# REGISTROS DE DATOS
= = = = = = =
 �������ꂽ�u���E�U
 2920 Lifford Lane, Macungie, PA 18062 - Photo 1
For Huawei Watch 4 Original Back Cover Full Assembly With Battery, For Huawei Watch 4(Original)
= = = = = = =
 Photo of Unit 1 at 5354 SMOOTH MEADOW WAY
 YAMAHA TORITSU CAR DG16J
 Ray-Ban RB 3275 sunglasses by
= = = = = = =
# INSTRUCCIONES DE LA TAREA
Escribe sin ningún cambio los registros que van desde la línea que contiene "Photo of Unit 1 at 5354 SMOOTH MEADOW WAY" hasta la línea que contiene "Ray-Ban RB 3275 sunglasses by", incluidas ambas.

# RESPUESTA A LA TAREA
 Photo of Unit 1 at 5354 SMOOTH MEADOW WAY
 YAMAHA TORITSU CAR DG16J
 Ray-Ban RB 3275 sunglasses by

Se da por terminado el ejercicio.